DataContext currently supports:

- manual query instrumentation with `trace_query(...)` and `capture_query(...)`,
- wrapping explicit data-access functions with `instrument_function(...)`,
- SQLAlchemy engine instrumentation through the optional `sqlalchemy` extra,
- native PostgreSQL connection instrumentation through the optional `postgres` extra,
- native BigQuery client instrumentation through the optional `bigquery` extra,
- Dagster execution context attribution through the optional `dagster` extra,
- dbt execution context attribution through the optional `dbt` extra,
- native Snowflake connector instrumentation through the optional `snowflake` extra,
- JSONL, callback, and OpenTelemetry-oriented sinks,
- correlating query events with runtime context and active OpenTelemetry spans.

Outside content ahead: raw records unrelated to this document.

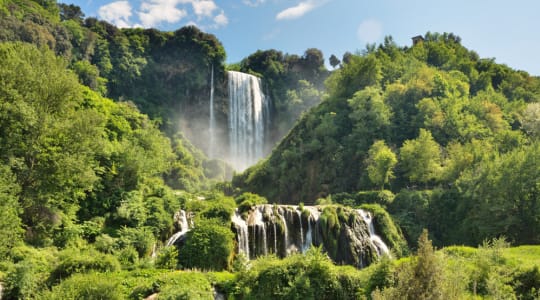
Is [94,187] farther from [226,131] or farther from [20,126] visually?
[226,131]

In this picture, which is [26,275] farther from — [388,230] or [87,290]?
[388,230]

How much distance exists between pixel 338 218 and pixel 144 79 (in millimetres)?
55398

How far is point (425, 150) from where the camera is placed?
3934 centimetres

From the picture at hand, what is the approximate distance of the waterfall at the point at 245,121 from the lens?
71562 millimetres

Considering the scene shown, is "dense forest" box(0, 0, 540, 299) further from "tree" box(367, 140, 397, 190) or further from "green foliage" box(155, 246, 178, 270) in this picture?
"tree" box(367, 140, 397, 190)

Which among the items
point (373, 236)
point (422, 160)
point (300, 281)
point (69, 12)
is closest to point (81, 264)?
point (300, 281)

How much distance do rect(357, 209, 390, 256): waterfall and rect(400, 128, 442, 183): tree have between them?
10.7 meters

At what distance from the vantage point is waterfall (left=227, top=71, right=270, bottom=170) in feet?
235

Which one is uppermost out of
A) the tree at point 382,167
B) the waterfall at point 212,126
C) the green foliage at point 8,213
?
the waterfall at point 212,126

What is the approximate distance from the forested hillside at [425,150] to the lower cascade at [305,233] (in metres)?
6.65

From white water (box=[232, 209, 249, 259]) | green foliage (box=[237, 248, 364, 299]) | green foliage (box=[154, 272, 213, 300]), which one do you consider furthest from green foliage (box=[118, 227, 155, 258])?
Answer: green foliage (box=[237, 248, 364, 299])

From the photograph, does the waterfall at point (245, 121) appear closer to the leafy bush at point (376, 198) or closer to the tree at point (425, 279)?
the leafy bush at point (376, 198)

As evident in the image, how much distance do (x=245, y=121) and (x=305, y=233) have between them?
46226 millimetres

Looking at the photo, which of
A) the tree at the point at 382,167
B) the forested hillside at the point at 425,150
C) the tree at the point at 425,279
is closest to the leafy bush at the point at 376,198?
the forested hillside at the point at 425,150
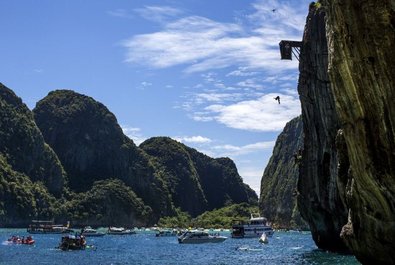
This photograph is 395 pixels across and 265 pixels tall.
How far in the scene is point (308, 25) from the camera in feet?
202

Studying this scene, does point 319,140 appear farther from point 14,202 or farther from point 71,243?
point 14,202

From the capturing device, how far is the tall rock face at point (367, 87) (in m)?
21.2

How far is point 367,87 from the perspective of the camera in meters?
22.2

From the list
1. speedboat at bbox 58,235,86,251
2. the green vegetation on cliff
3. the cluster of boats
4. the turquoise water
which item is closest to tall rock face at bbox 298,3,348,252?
the turquoise water

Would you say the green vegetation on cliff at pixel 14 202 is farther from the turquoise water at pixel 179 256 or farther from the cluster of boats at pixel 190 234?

Other database drivers are not automatically instrumented yet.

## Planned Integrations

Other database clients, ORMs, and data-platform libraries will be prioritized from real usage.

Use [GitHub Discussions](https://github.com/data-context-hq/datacontext/discussions) or [feature requests](https://github.com/data-context-hq/datacontext/issues/new?template=feature_or_integration_request.md) to share the library, data-access pattern, sync/async behavior, and event fields you need.

## Add Runtime Context

DataContext is most useful when queries are connected to runtime context:

```python
from datacontext import context

with context.use(
    operation="checkout",
    actor="user:123",
    request_id="req_abc",
    attributes={"tenant": "acme", "region": "us-east-1"},
):
    run_business_logic()
```

Any query captured inside the context includes that attribution.

## Event Shape

DataContext emits one final event per query, at finish or error time.

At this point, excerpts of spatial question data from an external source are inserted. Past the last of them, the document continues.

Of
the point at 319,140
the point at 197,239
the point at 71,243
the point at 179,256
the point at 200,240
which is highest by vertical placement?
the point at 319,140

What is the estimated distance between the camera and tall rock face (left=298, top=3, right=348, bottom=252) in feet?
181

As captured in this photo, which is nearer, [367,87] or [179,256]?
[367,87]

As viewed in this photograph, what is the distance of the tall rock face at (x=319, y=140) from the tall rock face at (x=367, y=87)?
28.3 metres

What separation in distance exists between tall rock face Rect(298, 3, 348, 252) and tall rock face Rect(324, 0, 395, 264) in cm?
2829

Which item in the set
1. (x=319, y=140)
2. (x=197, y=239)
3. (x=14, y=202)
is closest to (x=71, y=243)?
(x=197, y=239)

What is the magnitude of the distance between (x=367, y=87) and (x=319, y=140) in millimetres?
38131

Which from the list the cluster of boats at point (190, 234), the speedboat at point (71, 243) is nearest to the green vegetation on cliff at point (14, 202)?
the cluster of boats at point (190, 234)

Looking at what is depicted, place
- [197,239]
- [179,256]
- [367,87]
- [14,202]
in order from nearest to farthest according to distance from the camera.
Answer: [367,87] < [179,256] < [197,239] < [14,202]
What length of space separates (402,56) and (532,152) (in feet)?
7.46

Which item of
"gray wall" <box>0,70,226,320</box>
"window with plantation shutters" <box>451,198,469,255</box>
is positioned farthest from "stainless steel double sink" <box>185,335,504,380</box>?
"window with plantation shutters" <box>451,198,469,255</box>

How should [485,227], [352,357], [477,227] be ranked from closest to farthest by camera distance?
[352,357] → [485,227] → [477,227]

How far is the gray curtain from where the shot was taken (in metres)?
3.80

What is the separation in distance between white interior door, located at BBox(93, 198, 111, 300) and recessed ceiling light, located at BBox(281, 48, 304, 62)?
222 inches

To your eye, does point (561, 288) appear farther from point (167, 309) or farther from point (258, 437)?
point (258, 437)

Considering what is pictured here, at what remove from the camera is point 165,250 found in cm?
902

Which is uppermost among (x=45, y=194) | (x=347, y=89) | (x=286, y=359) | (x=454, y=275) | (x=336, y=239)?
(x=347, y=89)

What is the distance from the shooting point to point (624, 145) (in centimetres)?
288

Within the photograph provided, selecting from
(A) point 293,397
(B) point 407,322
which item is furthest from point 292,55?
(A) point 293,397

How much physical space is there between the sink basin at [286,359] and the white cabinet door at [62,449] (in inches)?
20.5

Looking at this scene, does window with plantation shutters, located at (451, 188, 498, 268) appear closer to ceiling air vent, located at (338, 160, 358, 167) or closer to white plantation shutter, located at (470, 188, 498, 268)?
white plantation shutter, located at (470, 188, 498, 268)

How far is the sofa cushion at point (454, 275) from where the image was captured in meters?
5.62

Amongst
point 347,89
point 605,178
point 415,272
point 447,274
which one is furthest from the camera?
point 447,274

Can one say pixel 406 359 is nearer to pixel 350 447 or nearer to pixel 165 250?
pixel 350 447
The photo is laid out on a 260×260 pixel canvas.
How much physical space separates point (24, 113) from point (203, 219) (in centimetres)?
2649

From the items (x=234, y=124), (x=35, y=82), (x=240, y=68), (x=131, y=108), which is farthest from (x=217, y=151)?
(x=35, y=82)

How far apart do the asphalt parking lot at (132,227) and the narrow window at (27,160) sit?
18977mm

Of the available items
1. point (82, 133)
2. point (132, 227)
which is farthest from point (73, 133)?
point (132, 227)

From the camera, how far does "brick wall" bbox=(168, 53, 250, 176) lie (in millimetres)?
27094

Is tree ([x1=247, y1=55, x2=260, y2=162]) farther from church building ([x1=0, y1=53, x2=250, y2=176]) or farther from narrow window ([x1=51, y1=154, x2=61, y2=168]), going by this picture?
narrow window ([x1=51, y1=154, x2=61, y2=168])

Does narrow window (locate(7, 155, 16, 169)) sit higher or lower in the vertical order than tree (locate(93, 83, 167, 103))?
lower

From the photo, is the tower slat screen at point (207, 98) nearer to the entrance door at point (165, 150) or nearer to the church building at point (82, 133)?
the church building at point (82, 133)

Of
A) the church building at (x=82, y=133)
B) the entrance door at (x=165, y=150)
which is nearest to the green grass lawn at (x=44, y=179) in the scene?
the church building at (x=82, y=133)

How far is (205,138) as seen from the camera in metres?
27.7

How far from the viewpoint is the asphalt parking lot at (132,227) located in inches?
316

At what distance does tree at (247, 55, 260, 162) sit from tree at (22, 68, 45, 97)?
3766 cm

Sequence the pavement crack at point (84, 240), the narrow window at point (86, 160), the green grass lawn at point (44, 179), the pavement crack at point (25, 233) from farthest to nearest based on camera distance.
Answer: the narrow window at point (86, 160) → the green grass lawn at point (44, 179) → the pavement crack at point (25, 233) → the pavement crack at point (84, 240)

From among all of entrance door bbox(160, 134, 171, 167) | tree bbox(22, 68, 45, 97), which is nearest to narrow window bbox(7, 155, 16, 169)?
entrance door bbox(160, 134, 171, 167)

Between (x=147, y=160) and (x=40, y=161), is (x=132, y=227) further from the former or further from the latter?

Every normal event includes:

- `event_name`, `timestamp`, `started_at`, `ended_at`,
- `service_name`, `environment`, `db_system`, `client`,
- `query_fingerprint`, `duration_ms`, `callsite`, and `status`.

The `timestamp` is the event finish time and matches `ended_at`. By default, events also include sanitized `query_text`; it can be disabled globally or per captured query. Optional fields are only present when DataContext can derive them or when the caller supplies them.

Example `datacontext.query` event:

```json
{
  "event_name": "datacontext.query",
  "timestamp": "2026-05-15T10:31:04.203Z",
  "started_at": "2026-05-15T10:31:04.182Z",
  "ended_at": "2026-05-15T10:31:04.203Z",
  "service_name": "checkout-api",
  "environment": "production",
  "db_system": "postgres",
  "client": "internal-db-wrapper",
  "query_fingerprint": "sha256:4f5b7f...",
  "query_text": "select * from orders where id = ?",
  "duration_ms": 21.4,
  "callsite": {
    "file": "checkout.py",
    "path": "/app/checkout.py",
    "line": 42,
    "function": "load_cart",
    "stack": "checkout:42 load_cart -> routes:88 post_checkout"
  },
  "status": "ok",
  "trace_id": "0af7651916cd43dd8448eb211c80319c",
  "span_id": "b7ad6b7169203331",
  "trace_flags": "01",
  "operation": "checkout",
  "actor": "user:123",
  "request_id": "req_abc",
  "job_id": "job_456",
  "session_id": "sess_789",
  "rows": 12,
  "db_name": "checkout",
  "db_host": "postgres.internal",
  "attributes": {
    "tenant": "acme",
    "region": "us-east-1"
  }
}
```

On errors, DataContext emits `status: "error"` and includes compact error metadata before re-raising the original exception.

```json
{
  "status": "error",
  "error": {
    "type": "ValueError",
    "message": "boom"
  }
}
```

## Production Behavior

DataContext is designed to sit on production data-access paths without changing application behavior:

- wrappers preserve return values and re-raise original exceptions,
- DataContext capture failures fall back to a minimal event,
- sink failures are logged and dropped,
- sanitized `query_text` is emitted by default, while raw SQL is explicit opt-in,
- OpenTelemetry trace context is used when present, but DataContext does not configure tracing or exporters.

## Schema Philosophy

DataContext uses a small, stable event shape on purpose.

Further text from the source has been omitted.